[EXTRACTED TEXT]
TLR7 regulates dendritic cell-dependent B-cell responses through BlyS in immune thrombocytopenic purpura

Abstract

Immune thrombocytopenic purpura (ITP) is an autoimmune disorder in which anti-platelet antibodies induce platelet destruction owing to an imbalanced immune response. Several studies have established that B cells play an important role in the production of anti-platelet antibodies and that dendritic cells (DC) are professional antigen-presenting cells of the immune system that may lead to the development of autoantibody through B cells. We aimed at investigating the role of B cells and DC in the pathogenesis of ITP through B-lymphocyte stimulator (BlyS) and toll-like receptor 7 (TLR7) signals. Twenty-two patients with ITP and 20 healthy controls were enrolled in this study. Serum BlyS, its mRNA and TLR7 mRNA were measured using ELISA kits or RT-PCR, and CD14(+) or CD19(+) monocytes were investigated for the pathogenesis of ITP with in vitro culture systems. We demonstrated that serum BlyS levels in patients with ITP were significantly higher than those in healthy controls and that there was a positive correlation between serum BlyS levels and glycoprotein-specific antibody levels in patients with ITP. We found that TLR7 regulates dendritic cell-dependent B-cell responses through BlyS in patients with ITP. Dendritic cells stimulated with R848 (TLR7 ligand) are able to produce vast amounts of BlyS, which is crucial for B-cell survival, proliferation and differentiation, and increase anti-platelet antibodies production in in vitro coculture systems. These findings provide new insights into the pathogenesis of ITP by which TLR7 regulates DC-dependent B-cell responses through BlyS.
[/EXTRACTED TEXT]
[SUPPLIED RECORDS]
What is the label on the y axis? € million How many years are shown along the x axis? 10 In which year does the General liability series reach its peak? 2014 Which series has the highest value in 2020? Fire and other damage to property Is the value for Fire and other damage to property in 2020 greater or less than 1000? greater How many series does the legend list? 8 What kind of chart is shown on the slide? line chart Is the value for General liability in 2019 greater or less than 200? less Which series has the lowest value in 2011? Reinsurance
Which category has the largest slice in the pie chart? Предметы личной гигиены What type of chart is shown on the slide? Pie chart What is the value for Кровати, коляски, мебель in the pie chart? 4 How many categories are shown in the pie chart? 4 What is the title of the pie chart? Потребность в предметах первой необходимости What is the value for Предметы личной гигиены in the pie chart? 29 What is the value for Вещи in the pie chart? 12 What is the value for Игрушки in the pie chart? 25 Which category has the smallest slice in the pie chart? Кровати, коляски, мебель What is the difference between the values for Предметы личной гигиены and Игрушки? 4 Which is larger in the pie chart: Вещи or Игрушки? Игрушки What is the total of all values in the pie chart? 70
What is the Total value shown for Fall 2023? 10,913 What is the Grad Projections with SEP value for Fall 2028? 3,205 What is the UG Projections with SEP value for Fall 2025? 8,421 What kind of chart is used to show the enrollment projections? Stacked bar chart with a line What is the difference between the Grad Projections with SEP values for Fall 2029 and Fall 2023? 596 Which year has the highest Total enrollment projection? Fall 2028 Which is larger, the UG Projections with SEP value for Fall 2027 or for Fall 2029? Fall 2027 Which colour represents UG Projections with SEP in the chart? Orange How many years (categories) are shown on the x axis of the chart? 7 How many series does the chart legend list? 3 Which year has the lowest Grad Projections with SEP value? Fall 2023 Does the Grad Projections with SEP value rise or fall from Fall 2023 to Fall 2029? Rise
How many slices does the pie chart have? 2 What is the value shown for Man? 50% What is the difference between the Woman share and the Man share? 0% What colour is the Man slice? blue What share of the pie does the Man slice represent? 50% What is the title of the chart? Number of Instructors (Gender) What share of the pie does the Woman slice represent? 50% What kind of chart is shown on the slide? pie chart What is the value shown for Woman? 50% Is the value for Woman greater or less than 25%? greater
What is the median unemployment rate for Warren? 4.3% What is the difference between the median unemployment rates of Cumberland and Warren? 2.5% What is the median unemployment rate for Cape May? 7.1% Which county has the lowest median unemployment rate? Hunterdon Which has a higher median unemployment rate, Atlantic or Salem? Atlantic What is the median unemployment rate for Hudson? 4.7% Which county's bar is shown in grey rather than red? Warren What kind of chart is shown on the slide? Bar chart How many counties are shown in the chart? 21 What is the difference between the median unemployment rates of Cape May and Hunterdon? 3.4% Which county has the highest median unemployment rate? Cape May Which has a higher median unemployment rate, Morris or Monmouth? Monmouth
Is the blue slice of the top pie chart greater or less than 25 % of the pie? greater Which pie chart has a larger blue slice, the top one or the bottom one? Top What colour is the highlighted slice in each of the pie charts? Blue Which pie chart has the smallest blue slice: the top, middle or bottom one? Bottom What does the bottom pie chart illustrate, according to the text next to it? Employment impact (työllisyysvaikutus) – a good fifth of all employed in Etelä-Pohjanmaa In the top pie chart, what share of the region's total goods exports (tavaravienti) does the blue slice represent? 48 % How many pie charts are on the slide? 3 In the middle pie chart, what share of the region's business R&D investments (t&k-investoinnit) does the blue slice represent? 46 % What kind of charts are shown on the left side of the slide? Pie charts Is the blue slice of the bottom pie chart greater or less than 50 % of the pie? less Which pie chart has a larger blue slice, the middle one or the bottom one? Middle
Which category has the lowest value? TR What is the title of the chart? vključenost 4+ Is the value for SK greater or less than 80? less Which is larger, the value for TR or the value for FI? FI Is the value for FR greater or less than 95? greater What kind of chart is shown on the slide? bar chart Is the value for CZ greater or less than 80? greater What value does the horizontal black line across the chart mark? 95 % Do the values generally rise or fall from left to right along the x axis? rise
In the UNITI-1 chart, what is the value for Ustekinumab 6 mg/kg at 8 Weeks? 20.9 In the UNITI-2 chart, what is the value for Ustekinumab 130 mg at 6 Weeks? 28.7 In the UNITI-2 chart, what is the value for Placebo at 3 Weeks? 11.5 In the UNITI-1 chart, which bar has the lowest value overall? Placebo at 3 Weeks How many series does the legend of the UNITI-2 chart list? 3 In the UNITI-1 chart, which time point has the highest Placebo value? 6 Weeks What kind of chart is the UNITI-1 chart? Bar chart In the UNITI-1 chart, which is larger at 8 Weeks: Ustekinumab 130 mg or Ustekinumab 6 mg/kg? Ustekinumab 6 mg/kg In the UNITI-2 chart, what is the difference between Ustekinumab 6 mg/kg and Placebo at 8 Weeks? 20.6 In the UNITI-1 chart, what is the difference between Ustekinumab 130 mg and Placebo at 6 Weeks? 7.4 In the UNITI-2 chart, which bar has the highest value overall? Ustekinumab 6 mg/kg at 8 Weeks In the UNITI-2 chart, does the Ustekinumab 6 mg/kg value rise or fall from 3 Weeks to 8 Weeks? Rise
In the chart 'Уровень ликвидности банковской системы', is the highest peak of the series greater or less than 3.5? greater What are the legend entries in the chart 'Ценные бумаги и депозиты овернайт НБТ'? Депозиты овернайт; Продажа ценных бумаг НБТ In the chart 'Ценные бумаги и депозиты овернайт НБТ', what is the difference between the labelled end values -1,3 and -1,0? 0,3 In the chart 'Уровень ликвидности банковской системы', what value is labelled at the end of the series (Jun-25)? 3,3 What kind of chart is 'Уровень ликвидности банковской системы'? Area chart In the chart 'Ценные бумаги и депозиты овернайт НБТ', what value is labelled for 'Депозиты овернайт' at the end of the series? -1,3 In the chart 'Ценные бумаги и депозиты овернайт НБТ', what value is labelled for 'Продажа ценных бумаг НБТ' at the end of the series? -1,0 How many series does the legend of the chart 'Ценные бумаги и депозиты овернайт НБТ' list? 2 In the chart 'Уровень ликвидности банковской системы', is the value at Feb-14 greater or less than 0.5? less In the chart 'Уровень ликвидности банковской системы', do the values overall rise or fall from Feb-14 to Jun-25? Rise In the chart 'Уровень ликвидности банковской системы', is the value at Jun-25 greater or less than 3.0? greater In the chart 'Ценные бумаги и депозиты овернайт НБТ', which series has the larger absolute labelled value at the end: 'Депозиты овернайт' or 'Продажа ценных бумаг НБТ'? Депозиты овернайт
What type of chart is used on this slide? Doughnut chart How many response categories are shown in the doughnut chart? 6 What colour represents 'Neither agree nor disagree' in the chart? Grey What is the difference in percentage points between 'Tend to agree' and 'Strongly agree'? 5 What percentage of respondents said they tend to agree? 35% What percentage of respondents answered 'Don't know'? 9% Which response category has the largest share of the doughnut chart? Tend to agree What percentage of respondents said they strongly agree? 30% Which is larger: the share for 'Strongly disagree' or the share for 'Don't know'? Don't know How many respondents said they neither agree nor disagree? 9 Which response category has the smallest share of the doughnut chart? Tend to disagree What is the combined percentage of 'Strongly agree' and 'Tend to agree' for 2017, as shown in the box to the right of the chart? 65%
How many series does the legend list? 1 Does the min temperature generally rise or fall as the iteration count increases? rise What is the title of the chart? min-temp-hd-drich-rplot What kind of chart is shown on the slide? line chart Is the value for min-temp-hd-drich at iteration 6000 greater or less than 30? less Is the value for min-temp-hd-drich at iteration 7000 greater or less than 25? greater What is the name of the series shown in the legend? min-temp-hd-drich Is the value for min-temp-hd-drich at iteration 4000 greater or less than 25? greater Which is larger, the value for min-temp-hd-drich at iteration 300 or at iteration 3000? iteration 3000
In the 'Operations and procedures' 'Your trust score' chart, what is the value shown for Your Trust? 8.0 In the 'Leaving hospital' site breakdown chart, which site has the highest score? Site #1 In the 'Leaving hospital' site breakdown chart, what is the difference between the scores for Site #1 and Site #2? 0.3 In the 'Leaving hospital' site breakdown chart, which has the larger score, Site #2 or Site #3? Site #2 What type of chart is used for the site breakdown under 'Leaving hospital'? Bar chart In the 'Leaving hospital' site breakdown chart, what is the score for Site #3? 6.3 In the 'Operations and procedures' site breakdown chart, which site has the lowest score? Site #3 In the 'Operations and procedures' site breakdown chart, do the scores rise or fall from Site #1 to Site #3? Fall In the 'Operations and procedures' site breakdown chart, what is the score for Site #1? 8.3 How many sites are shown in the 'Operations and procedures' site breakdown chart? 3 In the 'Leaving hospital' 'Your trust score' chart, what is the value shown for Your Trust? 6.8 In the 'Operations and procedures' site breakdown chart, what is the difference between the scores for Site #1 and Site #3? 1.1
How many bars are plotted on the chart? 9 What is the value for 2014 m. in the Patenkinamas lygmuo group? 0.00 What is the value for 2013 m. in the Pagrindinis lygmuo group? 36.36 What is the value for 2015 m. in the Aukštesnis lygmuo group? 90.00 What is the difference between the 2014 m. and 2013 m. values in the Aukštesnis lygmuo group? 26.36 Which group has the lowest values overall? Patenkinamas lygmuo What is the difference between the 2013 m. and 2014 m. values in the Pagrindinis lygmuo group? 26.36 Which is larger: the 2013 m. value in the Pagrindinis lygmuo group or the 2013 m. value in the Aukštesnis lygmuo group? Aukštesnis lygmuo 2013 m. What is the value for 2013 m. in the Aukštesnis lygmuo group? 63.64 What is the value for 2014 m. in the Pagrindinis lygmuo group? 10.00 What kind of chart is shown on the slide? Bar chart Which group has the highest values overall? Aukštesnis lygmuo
[/SUPPLIED RECORDS]
▶ WORK TO BE COMPLETED: According to the abstract, how many patients with ITP were enrolled in the study?

▶ RESPONSE FOR THIS EXERCISE: Twenty-two patients with ITP were enrolled.